If you use a standard JVM like the Oracle JVM or the OpenJDK, you might find that as the heap size grows the performance of your JVM can drop as GC pause time escalates.

This tends to be a problem around 32 GB of heap, but it often depends on the application at which point the size of your heap becomes a problem.

One way around this is to use an always concurrent collector such as Azul Platform Prime which is designed to both scale to much larger heap sizes and even reduces the GC pause times for smaller heap consistently.

Dataset larger than main memory?

What if your dataset sizes are larger than main memory? At this point using the heap doesn’t scale and you need a data store off heap.

This could be a database, NoSQL, but these can be dramatically slower depending on what you are doing.

Chronicle supports a huge, persisted dataset.

Chronicle Queue and Chronicle Map allows you to have a persisted store which can be embedded into multiple JVMs on the same server.

How does it perform when you exceed main memory size?

In this article, we look at Chronicle Queue with favouring for sequential access, scales very well, and shows a little slowdown.

What does a JVM which is over 1 TB in virtualize look like?


Figure 1. top on a machine with 128 GB of memory, and a JVM with 1 TB of queue data

In this example, the JVM with 1 TB of data reports that 0.111t or 111 G is in memory, though the virtual size is 1.281t or 1,281 GB (with heaps and indexes)

But how does it perform? It must get slower.

If you attempted to create and use a 1 TB heap on a machine with 128 GB of memory, it would either fail to start, or with some tuning, start but make your machine unusable.

How much does using Chronicle Queue to store the data slow down?

In this test, it writes a burst of 2 million 512 bytes message (1024^3 bytes of data), it then reads the data and waits 8 seconds to let the disk catch up. While the burst rate is about 1 GB/s, the underlying disk doesn’t have the write speed and for this test, it averages about 100 MB/s. It takes about 2.5 hours to write 1 TB.

▶ _WRITTEN REQUEST_:
Continue the article on Chronicle Queue performance beyond main memory, starting after its final sentence.

▶ _RECORDED DATA_:

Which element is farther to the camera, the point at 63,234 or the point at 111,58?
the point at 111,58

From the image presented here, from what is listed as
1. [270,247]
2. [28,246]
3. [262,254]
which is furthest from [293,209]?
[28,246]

▶ _EXERCISE RESULT_:
Figure 2. The read time is fairly consistent for this test

We would expect reads to be consistent as we are always reading something we just wrote.

While the machine has 128 GB of memory, it has two NUMA regions of 64 GB. This shows around 64 GB has been written.
The write performance is more dramatic. There is also significant variation as it has to find new memory to write to.

This can be mitigated by using a pretouch() call to pre-allocate memory to write to. Normally, this would be run in a background thread, but for the purposes of this test, it was run in the same thread but not timed.

Figure 3. The write time is fairly consistent beyond 192 GB

The average time to write a GB for the first 64 GB was 885 ms. From 256 GB in size, this takes an average of 1,084 ms which is an increase of 22%.

However, let us consider that the alternative is to pump 2 million records (1 GB) of data to a database, and query it to get the data back. By having it in the JVM, we can read 2 million records in as little as 200 ms using just one thread.

Conclusion

Chronicle Queue performs very well up to the limit of main memory and beyond.

It uses very little heap and has only a notional impact on GC pause times even if the dat set size is many times the main memory.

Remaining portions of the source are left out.